А мальчик растет, улыбается, воркует и плывет по времени, как облако по небу?

Снимись и пошли мне карточку, умоляю тебя.

Давай поцелуемся.

Твой Б.


Отослав с Гиттой письма высокого лирического напряжения, “письма из-под вольтовой дуги”, как он их назвал, отец ждал равного по силе отклика, подобно тому, как если бы он сам прочел их маме, чтобы увидеть ее непосредственное впечатление. Но шли дни, и ответа не было, росли мука и чувство обиды. Это было тем более незаслуженно, что его не пускала к нам бесконечная задержка денег за отданное Госиздату второе издание “Сестры моей жизни”. Договор был подписан еще весной, и положенные по нему 80 % авторского гонорара должны были быть выплачены в течение 14 дней, но отец не получил их и за те полтора месяца, что пробыл в Москве. Не платил деньги также “Русский современник”, где печатались повесть “Воздушные пути” и цикл стихов. В журнале “Россия” публиковались “Белые стихи”, и А. З. Лежнев[109] тоже задерживал выплату. Так что надежды на скорый приезд в Тайцы оказывались тщетными.

Нетерпеливое ожидание ответа от мамы и денег из Госиздата вызывали болезненные мысли, толкали к неутешительным обобщениям о неуместности лирики в бездушной, лишенной отзвука среде современного общества. Для отца как лирического поэта, каким он чувствовал себя в дореволюционное время, это было катастрофой и крушением мира, утерей естественного оправдания жизни и призвания. В письмах мы находим самое раннее изложение этой темы, получившей развитие впоследствии в статье о кризисе лирики 1925 года и переписке. Отсутствие отзвука и подхвата, в котором нуждается лирическая поэзия, рождали грустные мысли о конце молодости и потере собственного голоса.

26. VI.24 <Москва>

Может быть, когда ты прочтешь этот упрек, он уже будет незаслужен. Всю эту неделю нет писем от тебя. И как раз когда я их так жду. Что это, зачем? Что с тобой, здорова ли ты?

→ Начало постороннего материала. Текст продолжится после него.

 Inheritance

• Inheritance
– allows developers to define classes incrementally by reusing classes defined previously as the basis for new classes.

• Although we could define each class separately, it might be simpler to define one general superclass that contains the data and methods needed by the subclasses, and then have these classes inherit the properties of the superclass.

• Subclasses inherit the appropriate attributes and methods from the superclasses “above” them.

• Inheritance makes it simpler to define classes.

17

Хотя я жары не переношу, и родился и всегда жил в Москве, что-то все же у меня в крови африканское. Сегодня, надо полагать, на короткое время тут наступила осень. Даже холодно. Вспоминаю знойную неделю, после которой я разродился таким градом страниц к тебе, и мне становится грустно. О солнце, солнце. Сколько пошлостей наговорено и наделано ему в угоду. И одних ли пошлостей.

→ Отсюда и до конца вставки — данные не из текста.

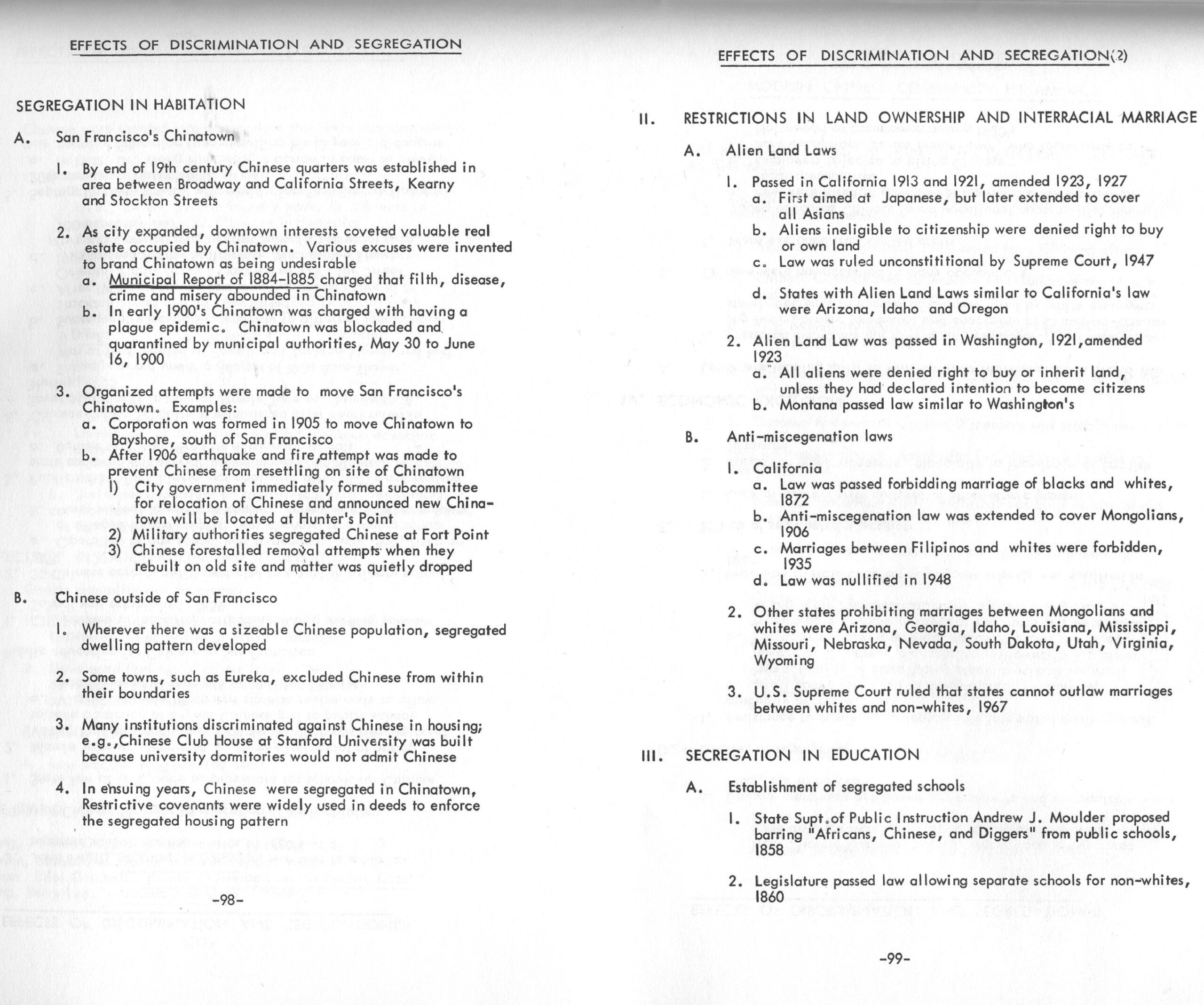 EFFECTS OF DISCRIMINATION AND SEGREGATION

SEGREGATION IN HABITATION

A. San Francisco's Chinatown

1. By end of 19th century Chinese quarters was established in area between Broadway and California Streets, Kearny and Stockton Streets

2. As city expanded, downtown interests coveted valuable real estate occupied by Chinatown. Various excuses were invented to brand Chinatown as being undesirable
a. Municipal Report of 1884-1885 charged that filth, disease, crime and misery abounded in Chinatown
b. In early 1900's Chinatown was charged with having a plague epidemic. Chinatown was blockaded and quarantined by municipal authorities, May 30 to June 16, 1900

3. Organized attempts were made to move San Francisco's Chinatown. Examples:
a. Corporation was formed in 1905 to move Chinatown to Bayshore, south of San Francisco
b. After 1906 earthquake and fire,attempt was made to prevent Chinese from resettling on site of Chinatown
1) City government immediately formed subcommittee for relocation of Chinese and announced new Chinatown will be located at Hunter's Point
2) Military authorities segregated Chinese at Fort Point
3) Chinese forestalled removal attempts when they rebuilt on old site and matter was quietly dropped

B. Chinese outside of San Francisco

1. Wherever there was a sizeable Chinese population, segregated dwelling pattern developed

2. Some towns, such as Eureka, excluded Chinese from within their boundaries

3. Many institutions discriminated against Chinese in housing; e.g.,Chinese Club House at Stanford University was built because university dormitories would not admit Chinese

4. In ensuing years, Chinese were segregated in Chinatown, Restrictive covenants were widely used in deeds to enforce the segregated housing pattern

-98-

EFFECTS OF DISCRIMINATION AND SECREGATION(2)

II. RESTRICTIONS IN LAND OWNERSHIP AND INTERRACIAL MARRIAGE

A. Alien Land Laws

1. Passed in California 1913 and 1921, amended 1923, 1927
a. First aimed at Japanese, but later extended to cover all Asians
b. Aliens ineligible to citizenship were denied right to buy or own land
c. Law was ruled unconstititional by Supreme Court, 1947
d. States with Alien Land Laws similar to California's law were Arizona, Idaho and Oregon

2. Alien Land Law was passed in Washington, 1921,amended 1923
a. All aliens were denied right to buy or inherit land, unless they had declared intention to become citizens
b. Montana passed law similar to Washington's

B. Anti-miscegenation laws

1. California
a. Law was passed forbidding marriage of blacks and whites, 1872
b. Anti-miscegenation law was extended to cover Mongolians, 1906
c. Marriages between Filipinos and whites were forbidden, 1935
d. Law was nullified in 1948

2. Other states prohibiting marriages between Mongolians and whites were Arizona, Georgia, Idaho, Louisiana, Mississippi, Missouri, Nebraska, Nevada, South Dakota, Utah, Virginia, Wyoming

3. U.S. Supreme Court ruled that states cannot outlaw marriages between whites and non-whites, 1967

III. SECREGATION IN EDUCATION

A. Establishment of segregated schools

1. State Supt.of Public Instruction Andrew J. Moulder proposed barring "Africans, Chinese, and Diggers" from public schools, 1858

2. Legislature passed law allowing separate schools for non-whites, 1860

-99-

И прекрасно! И мало еще, мало. Как оно жарило тут!

Оно раздевало меня до пояса, уподобляло мешку со щепками или углю в рогожном кульке, оно надставляло свою самоварную трубу прямо на легкие, пропустив ее через рот и горло, оно до ослепительности ярко освещало мою душу, что было очень невесело, потому что на его свету я ясно видел, что мне не двадцать два года, и много другого, еще более безотрадного.

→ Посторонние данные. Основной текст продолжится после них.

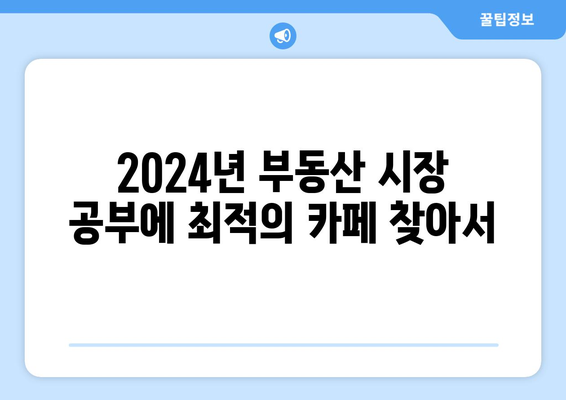 꿀팁정보

2024년 부동산 시장 공부에 최적의 카페 찾아서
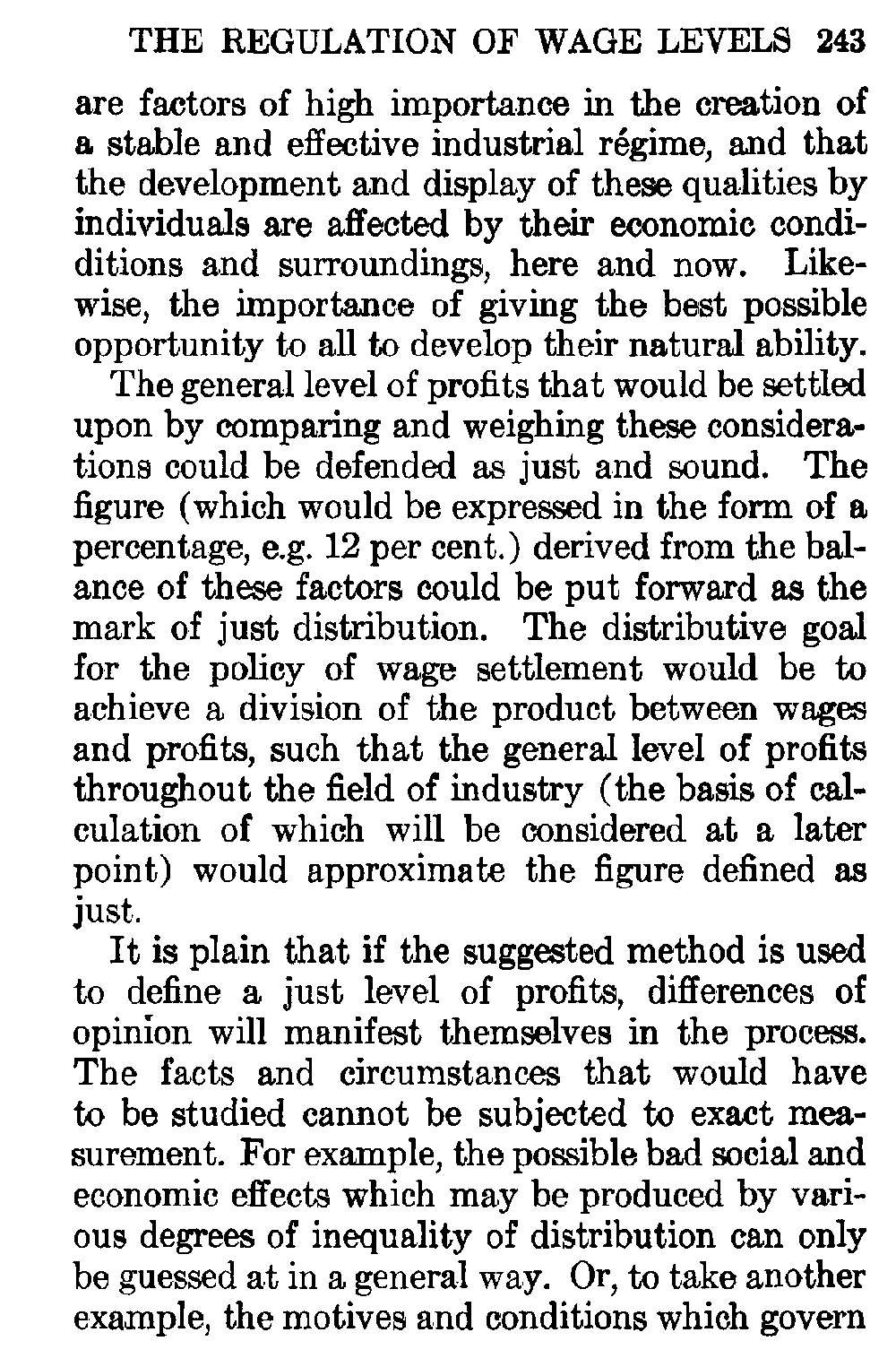 THE REGULATION OF WAGE LEVELS 243

are factors of high importance in the creation of a stable and effective industrial régime, and that the development and display of these qualities by individuals are affected by their economic conditions and surroundings, here and now. Likewise, the importance of giving the best possible opportunity to all to develop their natural ability.

The general level of profits that would be settled upon by comparing and weighing these considerations could be defended as just and sound. The figure (which would be expressed in the form of a percentage, e.g. 12 per cent.) derived from the balance of these factors could be put forward as the mark of just distribution. The distributive goal for the policy of wage settlement would be to achieve a division of the product between wages and profits, such that the general level of profits throughout the field of industry (the basis of calculation of which will be considered at a later point) would approximate the figure defined as just.

It is plain that if the suggested method is used to define a just level of profits, differences of opinion will manifest themselves in the process. The facts and circumstances that would have to be studied cannot be subjected to exact measurement. For example, the possible bad social and economic effects which may be produced by various degrees of inequality of distribution can only be guessed at in a general way. Or, to take another example, the motives and conditions which govern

Но ото всех чувств, и самых тоскливых, ложились черные резкие тени, такие же черные, как буквы в хороших стихах, когда они печатаются третьим изданьем. Я сновал глазами по этой сетке душевных теней. Когда я стал их срисовывать, стали выходить письма к тебе. Это были письма из печки, письма из-под вольтовой дуги. Как себя, так точно я и тебя увидел, и свою тоску по тебе. Теперь его нет, теней не видно даже на тротуарах, ты мне не пишешь.